§ **Problem details**
Gather each line in the entries that includes the string "videos".

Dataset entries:
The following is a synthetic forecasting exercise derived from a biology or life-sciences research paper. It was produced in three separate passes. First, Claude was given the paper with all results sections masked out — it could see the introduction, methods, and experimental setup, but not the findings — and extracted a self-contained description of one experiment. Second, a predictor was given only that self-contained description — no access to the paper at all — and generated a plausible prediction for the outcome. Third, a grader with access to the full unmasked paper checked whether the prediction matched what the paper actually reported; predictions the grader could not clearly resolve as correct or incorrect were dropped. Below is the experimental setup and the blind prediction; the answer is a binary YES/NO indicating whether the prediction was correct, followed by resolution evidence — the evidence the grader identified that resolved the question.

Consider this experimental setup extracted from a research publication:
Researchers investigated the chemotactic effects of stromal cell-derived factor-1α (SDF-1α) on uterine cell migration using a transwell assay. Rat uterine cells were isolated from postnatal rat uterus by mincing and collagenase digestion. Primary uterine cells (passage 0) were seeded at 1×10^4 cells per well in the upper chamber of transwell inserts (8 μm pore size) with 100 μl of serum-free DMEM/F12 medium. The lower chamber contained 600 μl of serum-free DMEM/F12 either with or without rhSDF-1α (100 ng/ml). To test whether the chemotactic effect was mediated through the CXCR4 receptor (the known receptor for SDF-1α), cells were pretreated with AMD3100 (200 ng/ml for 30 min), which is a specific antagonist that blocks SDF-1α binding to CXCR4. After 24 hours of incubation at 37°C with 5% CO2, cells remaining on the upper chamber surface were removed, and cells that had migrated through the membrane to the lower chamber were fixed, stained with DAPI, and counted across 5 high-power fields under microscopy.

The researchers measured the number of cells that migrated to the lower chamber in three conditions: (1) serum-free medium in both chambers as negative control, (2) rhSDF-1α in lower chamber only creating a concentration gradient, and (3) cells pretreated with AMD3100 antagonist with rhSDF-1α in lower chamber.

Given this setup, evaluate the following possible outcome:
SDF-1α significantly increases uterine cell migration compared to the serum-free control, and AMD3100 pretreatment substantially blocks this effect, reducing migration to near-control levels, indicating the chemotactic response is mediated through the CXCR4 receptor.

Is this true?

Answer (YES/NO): YES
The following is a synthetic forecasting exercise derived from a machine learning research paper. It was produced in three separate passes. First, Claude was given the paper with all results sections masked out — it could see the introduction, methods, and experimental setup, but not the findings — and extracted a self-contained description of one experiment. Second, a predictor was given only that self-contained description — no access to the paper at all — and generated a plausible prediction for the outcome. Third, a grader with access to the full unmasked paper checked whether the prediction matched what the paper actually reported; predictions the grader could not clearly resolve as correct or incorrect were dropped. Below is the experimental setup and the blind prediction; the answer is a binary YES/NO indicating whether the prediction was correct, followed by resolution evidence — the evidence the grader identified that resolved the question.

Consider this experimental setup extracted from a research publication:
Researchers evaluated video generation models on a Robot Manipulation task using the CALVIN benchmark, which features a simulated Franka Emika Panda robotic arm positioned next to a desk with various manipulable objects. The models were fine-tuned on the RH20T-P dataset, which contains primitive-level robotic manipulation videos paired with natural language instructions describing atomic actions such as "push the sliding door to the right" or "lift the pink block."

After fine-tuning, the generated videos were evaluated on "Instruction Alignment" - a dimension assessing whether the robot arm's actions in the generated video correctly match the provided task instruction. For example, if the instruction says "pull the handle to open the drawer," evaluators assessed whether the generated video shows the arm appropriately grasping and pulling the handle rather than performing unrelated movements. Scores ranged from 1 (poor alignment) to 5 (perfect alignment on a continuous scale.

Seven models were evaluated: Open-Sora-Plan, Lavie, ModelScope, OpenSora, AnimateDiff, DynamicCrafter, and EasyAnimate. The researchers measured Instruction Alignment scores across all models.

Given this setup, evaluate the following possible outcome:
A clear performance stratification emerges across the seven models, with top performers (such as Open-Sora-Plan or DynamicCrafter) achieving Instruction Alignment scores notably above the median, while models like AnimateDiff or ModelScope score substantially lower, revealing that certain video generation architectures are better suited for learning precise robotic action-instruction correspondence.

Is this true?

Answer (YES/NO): NO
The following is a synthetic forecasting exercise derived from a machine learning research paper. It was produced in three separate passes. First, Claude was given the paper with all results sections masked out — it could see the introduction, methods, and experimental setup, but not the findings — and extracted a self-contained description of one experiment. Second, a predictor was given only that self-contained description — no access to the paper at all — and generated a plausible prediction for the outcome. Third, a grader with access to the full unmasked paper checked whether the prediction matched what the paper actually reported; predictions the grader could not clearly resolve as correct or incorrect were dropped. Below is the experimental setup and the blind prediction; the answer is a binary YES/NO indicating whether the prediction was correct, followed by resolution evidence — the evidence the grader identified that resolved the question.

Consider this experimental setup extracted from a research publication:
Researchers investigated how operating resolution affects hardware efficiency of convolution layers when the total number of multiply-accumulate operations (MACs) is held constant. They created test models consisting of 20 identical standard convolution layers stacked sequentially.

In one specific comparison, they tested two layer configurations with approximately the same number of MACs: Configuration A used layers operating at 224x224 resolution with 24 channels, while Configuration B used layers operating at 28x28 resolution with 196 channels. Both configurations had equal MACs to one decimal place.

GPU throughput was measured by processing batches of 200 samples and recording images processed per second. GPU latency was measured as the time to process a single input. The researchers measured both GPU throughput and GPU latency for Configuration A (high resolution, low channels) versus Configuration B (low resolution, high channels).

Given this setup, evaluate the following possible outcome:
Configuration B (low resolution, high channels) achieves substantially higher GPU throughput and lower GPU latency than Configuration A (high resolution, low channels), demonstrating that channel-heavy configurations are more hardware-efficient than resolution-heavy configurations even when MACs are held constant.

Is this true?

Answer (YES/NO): YES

§ **Your solution**
Researchers evaluated video generation models on a Robot Manipulation task using the CALVIN benchmark, which features a simulated Franka Emika Panda robotic arm positioned next to a desk with various manipulable objects. The models were fine-tuned on the RH20T-P dataset, which contains primitive-level robotic manipulation videos paired with natural language instructions describing atomic actions such as "push the sliding door to the right" or "lift the pink block."
After fine-tuning, the generated videos were evaluated on "Instruction Alignment" - a dimension assessing whether the robot arm's actions in the generated video correctly match the provided task instruction. For example, if the instruction says "pull the handle to open the drawer," evaluators assessed whether the generated video shows the arm appropriately grasping and pulling the handle rather than performing unrelated movements. Scores ranged from 1 (poor alignment) to 5 (perfect alignment on a continuous scale.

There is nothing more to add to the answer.